WHAT IS BEING ASKED: Copy out the items word for word, starting with the line that contains "With regard to" and going on through the line that contains "13.1 metres", and nothing else.

::::::::::

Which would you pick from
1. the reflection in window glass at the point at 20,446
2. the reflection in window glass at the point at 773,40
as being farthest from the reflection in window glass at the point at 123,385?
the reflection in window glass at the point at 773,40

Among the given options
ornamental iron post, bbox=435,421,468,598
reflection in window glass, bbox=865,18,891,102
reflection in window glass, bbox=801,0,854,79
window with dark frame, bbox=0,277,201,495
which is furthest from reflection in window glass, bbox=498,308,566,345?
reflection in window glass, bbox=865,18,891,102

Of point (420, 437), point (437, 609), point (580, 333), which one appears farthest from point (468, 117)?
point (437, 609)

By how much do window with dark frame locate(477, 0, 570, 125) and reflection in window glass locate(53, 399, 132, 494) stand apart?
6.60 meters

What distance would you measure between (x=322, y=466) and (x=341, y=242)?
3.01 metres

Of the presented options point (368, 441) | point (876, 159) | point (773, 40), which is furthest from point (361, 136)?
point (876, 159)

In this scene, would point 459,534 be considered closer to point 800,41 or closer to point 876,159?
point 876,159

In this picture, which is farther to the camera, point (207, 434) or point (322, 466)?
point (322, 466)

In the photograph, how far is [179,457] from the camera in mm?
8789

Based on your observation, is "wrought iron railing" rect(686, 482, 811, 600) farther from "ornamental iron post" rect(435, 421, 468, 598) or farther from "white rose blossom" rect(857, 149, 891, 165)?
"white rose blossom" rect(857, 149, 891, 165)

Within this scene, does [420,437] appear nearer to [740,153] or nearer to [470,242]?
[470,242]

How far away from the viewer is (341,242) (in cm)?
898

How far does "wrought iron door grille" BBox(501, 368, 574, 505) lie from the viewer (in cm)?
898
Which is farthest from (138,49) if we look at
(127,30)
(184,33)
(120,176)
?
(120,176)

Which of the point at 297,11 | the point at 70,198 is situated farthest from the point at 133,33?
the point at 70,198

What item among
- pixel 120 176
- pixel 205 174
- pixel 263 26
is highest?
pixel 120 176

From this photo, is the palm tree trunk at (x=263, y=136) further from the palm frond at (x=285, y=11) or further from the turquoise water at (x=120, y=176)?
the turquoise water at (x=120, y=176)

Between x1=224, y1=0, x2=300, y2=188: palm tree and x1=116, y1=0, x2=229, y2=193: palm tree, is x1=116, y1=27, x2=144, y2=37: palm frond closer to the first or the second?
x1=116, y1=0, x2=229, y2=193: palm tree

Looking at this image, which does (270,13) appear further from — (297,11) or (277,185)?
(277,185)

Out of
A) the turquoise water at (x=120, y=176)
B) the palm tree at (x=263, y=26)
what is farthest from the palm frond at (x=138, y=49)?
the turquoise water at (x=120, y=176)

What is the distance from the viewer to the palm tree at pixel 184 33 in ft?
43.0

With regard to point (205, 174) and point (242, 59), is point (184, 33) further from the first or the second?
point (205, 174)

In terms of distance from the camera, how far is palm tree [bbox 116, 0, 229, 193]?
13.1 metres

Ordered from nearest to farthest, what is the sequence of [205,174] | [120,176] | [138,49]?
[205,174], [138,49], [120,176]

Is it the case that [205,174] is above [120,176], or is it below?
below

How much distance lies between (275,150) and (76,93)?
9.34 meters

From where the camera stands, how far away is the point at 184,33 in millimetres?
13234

::::::::::

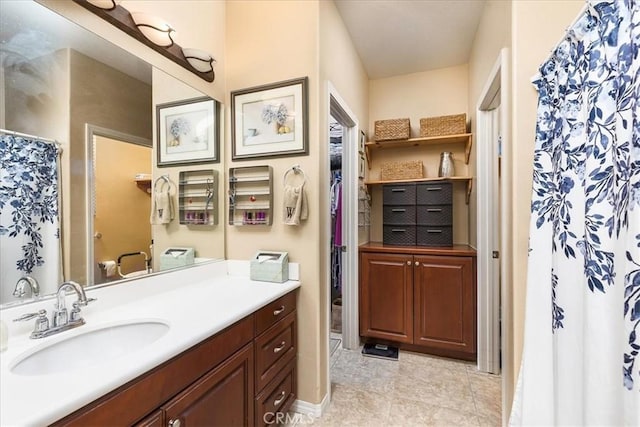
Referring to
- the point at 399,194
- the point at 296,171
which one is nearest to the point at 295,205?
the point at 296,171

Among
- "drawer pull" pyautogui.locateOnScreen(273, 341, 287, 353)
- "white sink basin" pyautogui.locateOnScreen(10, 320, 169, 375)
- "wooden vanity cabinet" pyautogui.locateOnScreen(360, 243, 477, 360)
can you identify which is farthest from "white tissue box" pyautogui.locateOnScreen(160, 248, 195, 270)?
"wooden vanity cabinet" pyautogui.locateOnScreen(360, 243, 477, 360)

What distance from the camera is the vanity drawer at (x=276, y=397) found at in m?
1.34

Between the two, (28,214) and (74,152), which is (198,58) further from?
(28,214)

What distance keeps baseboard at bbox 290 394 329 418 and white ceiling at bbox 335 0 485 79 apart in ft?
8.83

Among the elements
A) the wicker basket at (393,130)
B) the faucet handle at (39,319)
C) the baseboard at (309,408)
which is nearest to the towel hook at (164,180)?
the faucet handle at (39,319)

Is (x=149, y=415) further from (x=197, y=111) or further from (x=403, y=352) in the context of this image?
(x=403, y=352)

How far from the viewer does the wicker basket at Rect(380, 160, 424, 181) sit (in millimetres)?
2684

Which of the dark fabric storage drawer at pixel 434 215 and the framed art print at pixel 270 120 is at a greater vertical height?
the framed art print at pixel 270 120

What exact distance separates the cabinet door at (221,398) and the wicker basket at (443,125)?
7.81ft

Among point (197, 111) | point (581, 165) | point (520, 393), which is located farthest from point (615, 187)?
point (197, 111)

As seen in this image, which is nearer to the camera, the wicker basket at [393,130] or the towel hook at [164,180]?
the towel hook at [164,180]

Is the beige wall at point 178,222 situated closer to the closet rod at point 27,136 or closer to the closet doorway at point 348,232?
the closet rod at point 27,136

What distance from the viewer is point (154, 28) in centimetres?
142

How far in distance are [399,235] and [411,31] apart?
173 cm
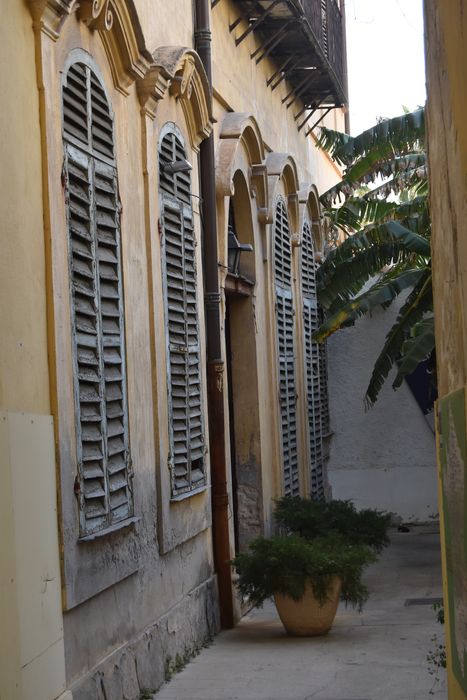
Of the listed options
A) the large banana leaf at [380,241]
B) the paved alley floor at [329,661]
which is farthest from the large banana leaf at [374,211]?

::::::::::

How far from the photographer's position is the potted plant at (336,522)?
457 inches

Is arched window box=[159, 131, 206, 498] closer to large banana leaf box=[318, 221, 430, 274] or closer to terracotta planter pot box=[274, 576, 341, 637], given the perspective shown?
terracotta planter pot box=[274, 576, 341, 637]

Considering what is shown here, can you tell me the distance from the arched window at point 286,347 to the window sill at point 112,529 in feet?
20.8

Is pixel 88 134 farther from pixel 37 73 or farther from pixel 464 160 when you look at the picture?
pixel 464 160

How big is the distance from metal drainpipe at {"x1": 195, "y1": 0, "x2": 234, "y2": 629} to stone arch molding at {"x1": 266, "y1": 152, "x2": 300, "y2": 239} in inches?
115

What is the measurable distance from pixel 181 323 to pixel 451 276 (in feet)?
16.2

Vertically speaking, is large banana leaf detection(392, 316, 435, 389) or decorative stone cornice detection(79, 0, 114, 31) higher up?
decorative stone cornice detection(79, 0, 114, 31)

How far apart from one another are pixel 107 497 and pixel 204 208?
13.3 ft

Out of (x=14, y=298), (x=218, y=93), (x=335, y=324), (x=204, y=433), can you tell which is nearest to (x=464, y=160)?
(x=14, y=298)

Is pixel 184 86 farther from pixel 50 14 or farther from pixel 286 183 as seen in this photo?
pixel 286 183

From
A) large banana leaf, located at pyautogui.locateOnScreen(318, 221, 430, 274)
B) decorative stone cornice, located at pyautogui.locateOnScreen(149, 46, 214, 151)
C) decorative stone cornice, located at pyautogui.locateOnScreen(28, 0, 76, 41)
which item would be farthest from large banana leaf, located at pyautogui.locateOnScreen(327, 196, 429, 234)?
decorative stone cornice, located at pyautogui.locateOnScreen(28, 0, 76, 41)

::::::::::

COMPLETED TASK:
With regard to point (205, 174) and point (242, 59), is point (184, 33) further from the first or the second?
point (205, 174)

In terms of distance from the camera, how far is palm tree [bbox 116, 0, 229, 193]?
13.1 metres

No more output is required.